Enterprise Risk Management Manifesto

Enterprise Risk Management - risk matrixEnterprise Risk Management is now finding its place in creating strategic value.

Traditionally confined to either loss control in the realm of commercial insurance, or financial controls and audit, enterprise risk management has now taken an evolutionary step to encompass the entire spectrum of strategic and operational risk.

Risk has gained, in recent years, a high profile in the public mind, as waves of corporate malfeasance, natural disaster, security threats and economic meltdown have rocked the foundations of organizations in all sectors, and created profound distrust among stakeholders. ERM implementation is now proving its value as conventional risk management duties expand to embrace strategic planning and innovation.

One recent tell-tale sign: the title of this fall’s RIMS ERM Conference, November 1-3, 2011, San Diego, is “Where risk meets innovation”. Enterprise risk management signifies examining strategic direction, asserting values, and scrutinizing operational processes to support innovative change. The RIMS online course Creating Value: Risk Manager as Innovator pursues this agenda.

Here is a closer look at the business drivers by sector.

Key drivers of Enterprise Risk Management

PRIVATE COMPANIES – Excellence in corporate risk management and governance is now essential. Standard & Poor’s has extended Enterprise Risk Management criteria to all private companies.

GOVERNMENTS AND PUBLIC SECTOR INSTITUTIONS – Accountability must be demonstrated to gain the trust of constituents. Complex public policy issues, with multiple stakeholders and conflicting agendas, demand a transparent decision process.

POST-SECONDARY EDUCATION – Increasing complexity in administration and academic programs require a structured decision-making methodology. The enterprise risk management framework brings diverse expert views into harmony around common aims.

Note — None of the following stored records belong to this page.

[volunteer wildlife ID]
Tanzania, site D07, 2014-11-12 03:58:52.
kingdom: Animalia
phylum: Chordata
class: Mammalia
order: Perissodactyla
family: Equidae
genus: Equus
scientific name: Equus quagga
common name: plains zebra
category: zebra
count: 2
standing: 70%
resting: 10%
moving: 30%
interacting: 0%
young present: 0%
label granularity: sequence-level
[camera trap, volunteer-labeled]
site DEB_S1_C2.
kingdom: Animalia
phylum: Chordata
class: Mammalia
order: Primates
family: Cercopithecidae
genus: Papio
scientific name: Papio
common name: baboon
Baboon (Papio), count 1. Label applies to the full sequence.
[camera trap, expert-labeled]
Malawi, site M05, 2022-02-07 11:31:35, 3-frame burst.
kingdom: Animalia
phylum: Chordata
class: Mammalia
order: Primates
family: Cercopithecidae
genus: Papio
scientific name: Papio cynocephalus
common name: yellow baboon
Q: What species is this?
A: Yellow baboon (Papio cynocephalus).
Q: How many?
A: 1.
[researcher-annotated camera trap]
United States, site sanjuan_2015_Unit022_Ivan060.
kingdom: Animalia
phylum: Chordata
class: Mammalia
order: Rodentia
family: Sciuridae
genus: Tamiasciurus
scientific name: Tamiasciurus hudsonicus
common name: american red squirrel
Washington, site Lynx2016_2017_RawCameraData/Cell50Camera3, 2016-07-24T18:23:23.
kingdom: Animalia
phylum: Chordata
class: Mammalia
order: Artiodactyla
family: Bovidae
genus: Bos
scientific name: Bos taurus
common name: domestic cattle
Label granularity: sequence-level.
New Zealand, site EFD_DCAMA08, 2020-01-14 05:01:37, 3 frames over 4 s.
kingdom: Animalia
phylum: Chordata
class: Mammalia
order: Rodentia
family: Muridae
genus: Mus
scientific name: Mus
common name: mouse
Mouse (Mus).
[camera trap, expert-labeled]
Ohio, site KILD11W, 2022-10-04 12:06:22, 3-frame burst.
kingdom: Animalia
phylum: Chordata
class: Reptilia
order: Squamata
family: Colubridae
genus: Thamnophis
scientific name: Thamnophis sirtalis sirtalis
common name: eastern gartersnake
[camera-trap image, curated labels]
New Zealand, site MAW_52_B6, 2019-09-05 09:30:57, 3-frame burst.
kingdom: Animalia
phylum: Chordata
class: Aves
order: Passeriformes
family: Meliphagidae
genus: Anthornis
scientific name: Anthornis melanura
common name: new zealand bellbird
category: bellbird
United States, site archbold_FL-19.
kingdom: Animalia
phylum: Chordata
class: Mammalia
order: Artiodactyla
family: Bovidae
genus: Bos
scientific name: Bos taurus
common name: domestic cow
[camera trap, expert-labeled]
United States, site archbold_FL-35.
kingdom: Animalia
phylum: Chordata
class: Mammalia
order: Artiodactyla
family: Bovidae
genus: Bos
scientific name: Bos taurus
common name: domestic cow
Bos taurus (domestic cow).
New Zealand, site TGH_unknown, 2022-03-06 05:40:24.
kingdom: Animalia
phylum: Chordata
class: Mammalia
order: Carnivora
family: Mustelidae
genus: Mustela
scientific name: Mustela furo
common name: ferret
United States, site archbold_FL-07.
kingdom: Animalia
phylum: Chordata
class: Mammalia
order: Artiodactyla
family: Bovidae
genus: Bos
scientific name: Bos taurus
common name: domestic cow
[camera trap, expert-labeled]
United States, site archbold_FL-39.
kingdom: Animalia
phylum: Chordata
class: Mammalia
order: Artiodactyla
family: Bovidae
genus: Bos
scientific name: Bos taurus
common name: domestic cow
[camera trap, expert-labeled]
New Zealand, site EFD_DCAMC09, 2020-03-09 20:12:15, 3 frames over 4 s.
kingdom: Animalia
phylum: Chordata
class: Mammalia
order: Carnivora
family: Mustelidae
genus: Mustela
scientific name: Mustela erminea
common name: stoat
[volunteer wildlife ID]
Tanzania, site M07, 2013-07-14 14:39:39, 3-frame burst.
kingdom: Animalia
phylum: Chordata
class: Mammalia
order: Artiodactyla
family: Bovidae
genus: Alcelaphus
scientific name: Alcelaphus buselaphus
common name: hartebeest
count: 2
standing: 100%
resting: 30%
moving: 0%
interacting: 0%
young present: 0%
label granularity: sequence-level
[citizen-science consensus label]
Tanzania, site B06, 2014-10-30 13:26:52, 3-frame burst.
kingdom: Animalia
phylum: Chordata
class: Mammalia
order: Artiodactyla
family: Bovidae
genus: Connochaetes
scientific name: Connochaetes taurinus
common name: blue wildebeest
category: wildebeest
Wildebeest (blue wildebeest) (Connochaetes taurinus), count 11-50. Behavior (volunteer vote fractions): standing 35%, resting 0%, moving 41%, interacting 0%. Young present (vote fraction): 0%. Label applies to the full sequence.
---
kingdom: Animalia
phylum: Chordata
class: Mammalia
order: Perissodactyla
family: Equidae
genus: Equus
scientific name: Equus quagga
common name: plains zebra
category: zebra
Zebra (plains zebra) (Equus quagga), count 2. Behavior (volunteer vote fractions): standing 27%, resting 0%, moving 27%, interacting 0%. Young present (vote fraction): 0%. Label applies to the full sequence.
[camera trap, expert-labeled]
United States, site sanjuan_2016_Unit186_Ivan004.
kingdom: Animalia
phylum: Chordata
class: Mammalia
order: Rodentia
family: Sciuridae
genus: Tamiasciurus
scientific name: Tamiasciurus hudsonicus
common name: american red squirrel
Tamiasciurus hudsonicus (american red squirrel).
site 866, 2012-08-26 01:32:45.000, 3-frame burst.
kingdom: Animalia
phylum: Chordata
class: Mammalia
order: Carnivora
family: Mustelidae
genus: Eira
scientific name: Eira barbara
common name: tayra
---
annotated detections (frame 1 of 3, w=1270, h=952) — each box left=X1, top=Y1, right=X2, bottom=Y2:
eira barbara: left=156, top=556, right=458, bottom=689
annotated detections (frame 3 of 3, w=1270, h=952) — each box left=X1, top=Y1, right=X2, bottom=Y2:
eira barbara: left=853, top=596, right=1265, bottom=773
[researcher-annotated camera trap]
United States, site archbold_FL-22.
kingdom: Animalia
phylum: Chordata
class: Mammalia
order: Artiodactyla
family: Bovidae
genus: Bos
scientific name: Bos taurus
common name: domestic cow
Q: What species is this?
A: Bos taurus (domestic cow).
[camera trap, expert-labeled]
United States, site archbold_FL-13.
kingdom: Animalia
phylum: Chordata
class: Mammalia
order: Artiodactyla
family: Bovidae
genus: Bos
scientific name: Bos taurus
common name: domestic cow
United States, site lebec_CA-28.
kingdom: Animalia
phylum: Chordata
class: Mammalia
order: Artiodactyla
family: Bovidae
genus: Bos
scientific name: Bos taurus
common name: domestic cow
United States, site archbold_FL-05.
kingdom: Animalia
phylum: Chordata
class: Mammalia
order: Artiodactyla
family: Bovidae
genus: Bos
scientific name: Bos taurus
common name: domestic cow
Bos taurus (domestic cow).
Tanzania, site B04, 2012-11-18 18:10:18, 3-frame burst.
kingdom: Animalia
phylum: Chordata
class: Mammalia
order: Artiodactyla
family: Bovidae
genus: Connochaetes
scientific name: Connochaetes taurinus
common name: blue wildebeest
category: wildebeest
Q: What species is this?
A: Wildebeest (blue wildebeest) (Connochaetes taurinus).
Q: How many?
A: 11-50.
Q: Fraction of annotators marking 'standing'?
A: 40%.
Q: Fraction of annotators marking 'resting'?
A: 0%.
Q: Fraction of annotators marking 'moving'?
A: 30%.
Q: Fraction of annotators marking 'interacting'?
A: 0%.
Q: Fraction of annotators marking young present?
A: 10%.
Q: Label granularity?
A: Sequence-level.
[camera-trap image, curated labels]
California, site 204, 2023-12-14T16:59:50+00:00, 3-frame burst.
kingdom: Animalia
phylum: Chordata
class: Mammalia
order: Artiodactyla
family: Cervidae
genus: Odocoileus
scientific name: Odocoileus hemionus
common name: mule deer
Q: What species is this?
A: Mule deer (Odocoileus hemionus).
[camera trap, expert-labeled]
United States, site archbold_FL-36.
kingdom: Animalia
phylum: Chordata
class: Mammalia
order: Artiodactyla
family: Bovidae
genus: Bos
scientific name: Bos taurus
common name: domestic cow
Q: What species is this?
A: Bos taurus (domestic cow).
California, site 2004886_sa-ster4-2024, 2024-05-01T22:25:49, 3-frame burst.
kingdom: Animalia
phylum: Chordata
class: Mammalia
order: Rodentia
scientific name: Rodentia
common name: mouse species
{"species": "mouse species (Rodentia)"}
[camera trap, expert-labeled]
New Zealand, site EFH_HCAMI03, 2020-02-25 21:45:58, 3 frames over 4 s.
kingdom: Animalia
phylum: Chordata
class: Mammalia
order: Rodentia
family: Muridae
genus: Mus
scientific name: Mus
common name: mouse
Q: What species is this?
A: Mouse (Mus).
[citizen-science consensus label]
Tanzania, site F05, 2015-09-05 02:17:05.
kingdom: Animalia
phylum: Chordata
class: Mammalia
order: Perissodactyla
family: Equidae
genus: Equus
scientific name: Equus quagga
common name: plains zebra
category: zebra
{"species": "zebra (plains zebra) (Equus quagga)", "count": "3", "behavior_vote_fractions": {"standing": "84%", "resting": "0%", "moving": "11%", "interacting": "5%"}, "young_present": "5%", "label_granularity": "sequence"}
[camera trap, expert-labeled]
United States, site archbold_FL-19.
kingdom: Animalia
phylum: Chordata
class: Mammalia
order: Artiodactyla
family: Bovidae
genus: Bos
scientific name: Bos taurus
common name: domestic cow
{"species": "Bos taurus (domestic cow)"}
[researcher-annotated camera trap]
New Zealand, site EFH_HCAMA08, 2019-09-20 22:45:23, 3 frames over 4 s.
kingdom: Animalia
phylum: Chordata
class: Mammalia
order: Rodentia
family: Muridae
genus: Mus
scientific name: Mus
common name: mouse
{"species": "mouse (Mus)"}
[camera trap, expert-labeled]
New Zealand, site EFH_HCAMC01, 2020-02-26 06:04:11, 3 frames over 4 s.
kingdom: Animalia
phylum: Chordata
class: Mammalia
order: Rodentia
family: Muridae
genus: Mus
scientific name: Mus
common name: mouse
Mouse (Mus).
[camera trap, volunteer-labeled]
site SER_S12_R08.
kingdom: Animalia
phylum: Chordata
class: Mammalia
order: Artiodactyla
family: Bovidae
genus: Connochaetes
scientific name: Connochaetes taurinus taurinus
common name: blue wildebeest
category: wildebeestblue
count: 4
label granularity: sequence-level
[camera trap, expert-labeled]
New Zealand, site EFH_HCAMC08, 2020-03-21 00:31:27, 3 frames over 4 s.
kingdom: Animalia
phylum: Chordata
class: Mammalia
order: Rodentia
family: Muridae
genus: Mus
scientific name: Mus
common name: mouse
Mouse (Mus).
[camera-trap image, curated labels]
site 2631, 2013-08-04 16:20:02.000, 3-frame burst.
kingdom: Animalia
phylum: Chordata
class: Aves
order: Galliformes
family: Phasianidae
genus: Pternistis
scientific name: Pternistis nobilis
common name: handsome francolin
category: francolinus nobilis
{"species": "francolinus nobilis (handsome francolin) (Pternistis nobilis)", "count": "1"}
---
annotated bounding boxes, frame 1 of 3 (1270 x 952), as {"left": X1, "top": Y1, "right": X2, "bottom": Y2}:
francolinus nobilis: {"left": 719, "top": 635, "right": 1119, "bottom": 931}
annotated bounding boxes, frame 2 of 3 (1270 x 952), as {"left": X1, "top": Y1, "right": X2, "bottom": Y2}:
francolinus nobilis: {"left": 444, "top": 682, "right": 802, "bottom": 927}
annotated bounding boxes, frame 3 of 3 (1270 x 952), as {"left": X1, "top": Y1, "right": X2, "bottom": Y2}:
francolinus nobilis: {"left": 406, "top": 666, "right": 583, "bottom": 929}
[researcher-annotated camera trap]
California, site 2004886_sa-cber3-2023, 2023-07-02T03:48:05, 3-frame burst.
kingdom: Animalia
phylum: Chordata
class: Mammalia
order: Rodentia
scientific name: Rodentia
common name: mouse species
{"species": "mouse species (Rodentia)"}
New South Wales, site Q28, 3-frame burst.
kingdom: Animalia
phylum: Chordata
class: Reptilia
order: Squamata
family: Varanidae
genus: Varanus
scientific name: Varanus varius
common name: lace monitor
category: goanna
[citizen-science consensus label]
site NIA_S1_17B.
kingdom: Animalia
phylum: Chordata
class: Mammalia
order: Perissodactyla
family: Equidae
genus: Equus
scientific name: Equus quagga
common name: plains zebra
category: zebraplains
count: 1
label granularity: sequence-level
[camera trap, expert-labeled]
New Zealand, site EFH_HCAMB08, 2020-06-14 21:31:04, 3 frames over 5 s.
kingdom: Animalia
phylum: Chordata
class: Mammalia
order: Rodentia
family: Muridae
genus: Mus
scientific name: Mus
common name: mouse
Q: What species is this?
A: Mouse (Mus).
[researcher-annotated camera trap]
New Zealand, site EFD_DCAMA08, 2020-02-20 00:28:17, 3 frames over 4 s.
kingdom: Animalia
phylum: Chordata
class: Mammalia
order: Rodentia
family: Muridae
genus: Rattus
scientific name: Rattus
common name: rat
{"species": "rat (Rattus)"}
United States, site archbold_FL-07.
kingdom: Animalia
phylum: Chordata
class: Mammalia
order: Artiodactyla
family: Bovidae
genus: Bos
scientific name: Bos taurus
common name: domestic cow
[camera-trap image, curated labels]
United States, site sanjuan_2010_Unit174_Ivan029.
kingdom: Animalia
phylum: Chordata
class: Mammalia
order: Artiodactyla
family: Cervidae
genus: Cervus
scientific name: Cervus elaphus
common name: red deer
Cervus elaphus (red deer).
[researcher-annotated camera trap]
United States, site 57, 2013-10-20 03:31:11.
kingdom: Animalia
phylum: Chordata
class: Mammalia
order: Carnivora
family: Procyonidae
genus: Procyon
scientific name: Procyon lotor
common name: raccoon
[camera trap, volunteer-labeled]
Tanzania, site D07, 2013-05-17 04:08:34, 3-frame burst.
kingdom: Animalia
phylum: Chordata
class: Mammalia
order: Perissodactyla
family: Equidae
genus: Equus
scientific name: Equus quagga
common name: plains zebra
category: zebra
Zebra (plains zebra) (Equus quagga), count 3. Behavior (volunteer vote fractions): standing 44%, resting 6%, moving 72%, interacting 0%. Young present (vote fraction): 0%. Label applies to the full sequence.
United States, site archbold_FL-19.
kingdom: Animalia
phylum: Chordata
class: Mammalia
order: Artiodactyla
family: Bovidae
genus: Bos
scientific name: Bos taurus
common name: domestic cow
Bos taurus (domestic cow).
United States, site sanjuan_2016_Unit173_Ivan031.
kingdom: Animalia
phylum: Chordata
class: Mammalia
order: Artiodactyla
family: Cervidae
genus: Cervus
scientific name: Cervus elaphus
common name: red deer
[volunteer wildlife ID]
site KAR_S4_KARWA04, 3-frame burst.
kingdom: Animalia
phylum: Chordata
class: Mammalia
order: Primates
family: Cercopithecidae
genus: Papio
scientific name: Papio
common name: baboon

What does successful ERM look like?

Examples of successful ERM implementation each look somewhat unique, just as organizational cultures are always different. A formal planning process can give a suitable framework to identify risk. Yet planning can be ad hoc in the first place, which in itself is a risk.

Many will begin with formal policies and elaborate frameworks, before even understanding the core process. One wonders a little too late: how to do risk assessment? The most effective way to start ERM is to conduct trial risk analysis on a key plan, project or operational process. The method, done properly, will help to break down business dilemmas, identify barriers to successful implementation, and move the plans and projects forward. Once proven in pilot, this method can be replicated in an incremental way across your organization. Therefore the first key to adding value with risk assessment is to use it to help people reach business solutions.

Risk assessment – best practice

The use of a comprehensive risk identification process is crucial. You will agree that, despite the fact that reports and analysis can look sound and insurance policies are in place:

  • class action claims still happen
  • expensive projects still fail
  • competitors can still destroy your markets

Yet such eventualities are discernible in a comprehensive risk ID process. This means using a multi-disciplinary round table and a systematic future scenario methodology.

While managing a risk financing portfolio or hedging against systemic risks constitute good treatments, ERM demands the upstream deployment of effective risk assessment, both in strategy and operations, to help ensure the organization achieves its goals.